Garfield School in Boise, Idaho, is a 2-story, flat roof brick building designed by Tourtellotte & Hummel and constructed in 1929. The 1929 facade is symmetrical and shows a Tudor Revival influence, and shallow arch entries at north and south ends of the building are prominent features of the Broadway Avenue exposure. The brick cornice is inset with a diamond pattern. In 1949 the elementary school was expanded with north and south wings containing additional classrooms and an auditorium. The expansion is compatible with the original structure, and the building was listed on the National Register of Historic Places in 1982.

==History==
A school had existed in South Boise from 1873, and the building was approximately one mile east of the present site of Garfield School. The wood frame building was heated by a potbelly stove which caused a fire that destroyed the school in 1889. In 1890 the first Garfield School was constructed at the northeast corner of Broadway and Barber Road (Boise Avenue), and it was named for recently assassinated President Garfield. The name was chosen by J.H. Gallaher in exchange for his donation of a school bell. Garfield School was replaced by a brick school, also named Garfield, in 1899. The 1890 and 1899 Garfield Schools were constructed on land originally known as the Ryan Homestead, later owned by Gallaher, and the schools were part of the Gallaher Addition. Garfield School was a stop on the 1905 Interurban Railway.

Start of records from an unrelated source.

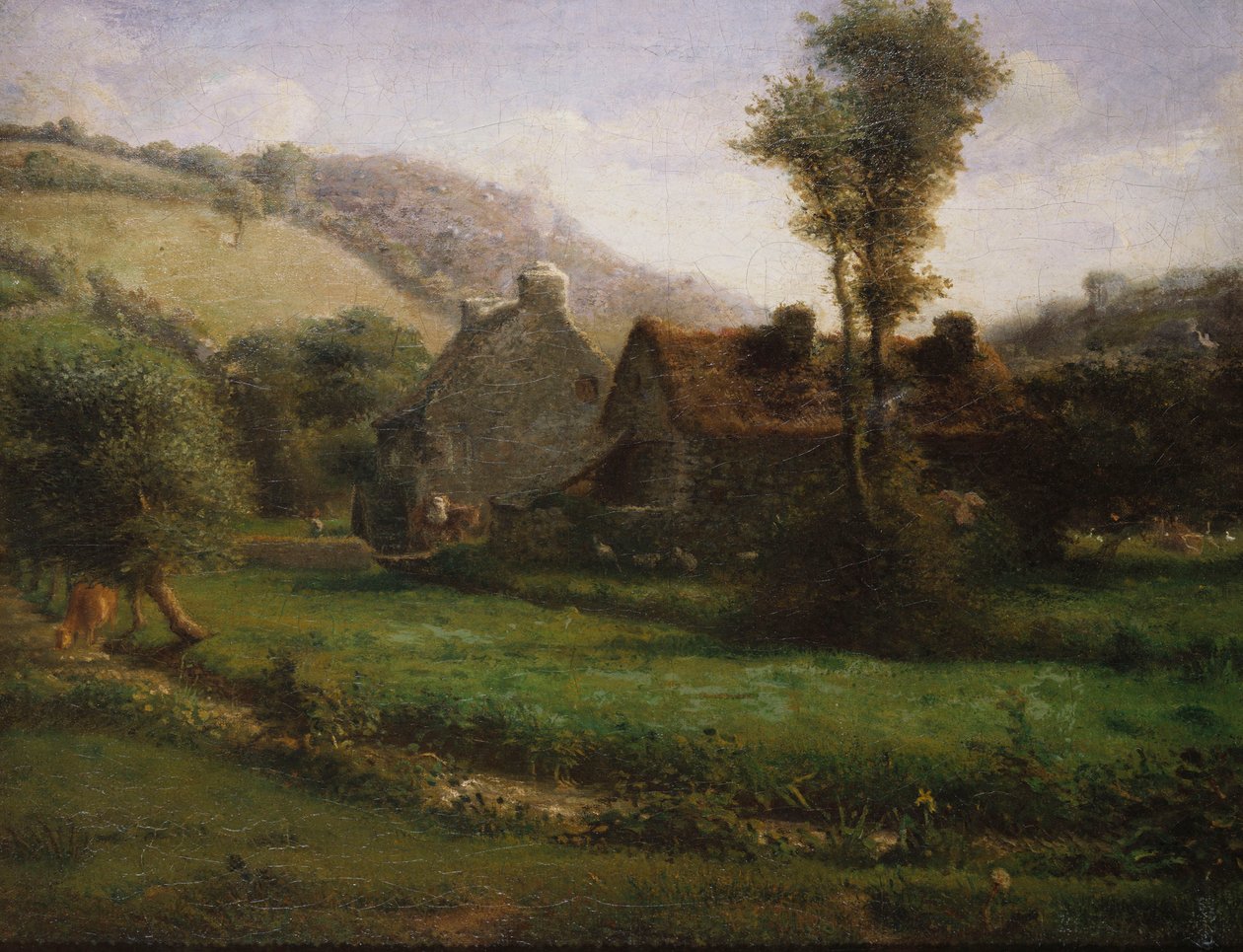 Sommerhus i et Landskab, c.1871 af Jean Francois Millet
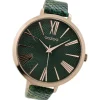 Oozoo Damen Armbanduhr Timepieces Analog Leder grün UOC9216A
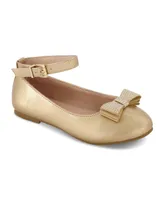 Jessica Simpson Little Girls Amy Bow Ballet Flats - Soft Gold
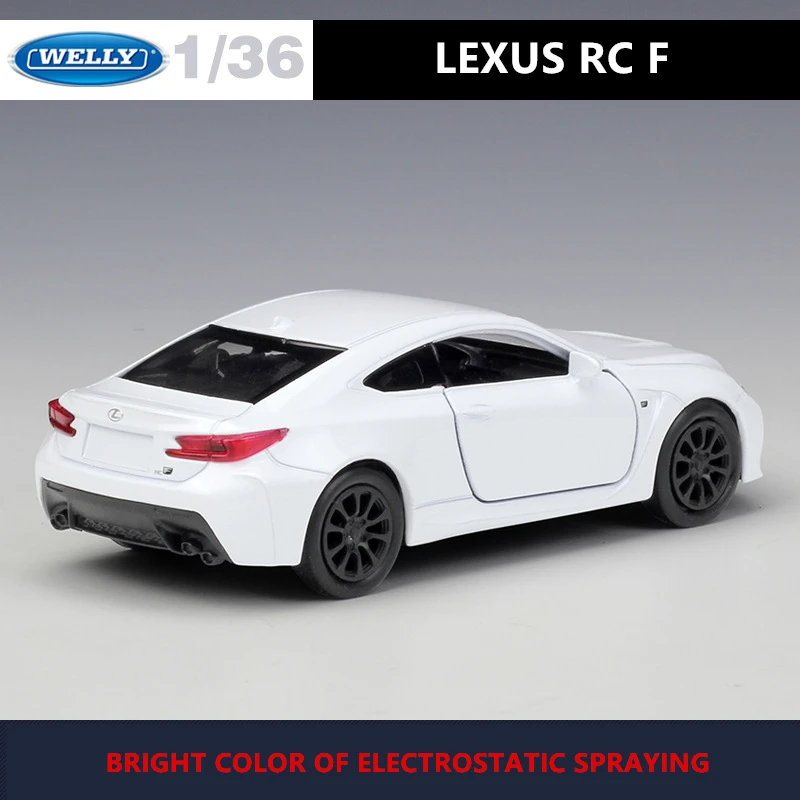 WELLY 1:36 Lexus RC F de la aleación del coche de la máquina modelo de Simulación de la Colección de juguetes de pull-back vehículo de Regalo de colección 0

In 1927 enrollment was 264 students at Garfield School, and in 1928 enrollment topped 300 students. By 1928 more than 100 children were transported from South Boise to schools north of the Boise River, partly because of overcrowded conditions at Garfield, and the school district had already begun construction of Whitney School and had begun an expansion of Lowell School.

The architectural firm of Tourtellotte & Hummel was awarded the design contract for a new South Boise school to be built on the southeast corner of Boise Avenue & Broadway, across from the original Garfield, and their plans included a 2-story, 8-classroom building with a basement auditorium. The building was designed to enable future expansion. The South Boise parent teacher association (PTA) was given naming rights, and after some discussion the PTA chose the name, "Garfield." Contractor J.O. Jordan & Sons received the construction contract. The new building was completed in January, 1930, and it opened with an enrollment of 365 students, but the school district continued to rely on the old building for classrooms, lunch room, and music room.

The two buildings became known informally as old Garfield and new Garfield. In 1949 new Garfield was expanded with 13 additional classrooms, new offices, and a new auditorium. J.O. Jordan & Sons received the building contract. A plan to demolish old Garfield, realign Garfield Street, and build a city park near new Garfield was advanced by the school board in 1950. Old Garfield was demolished later that year, although a city park was not constructed.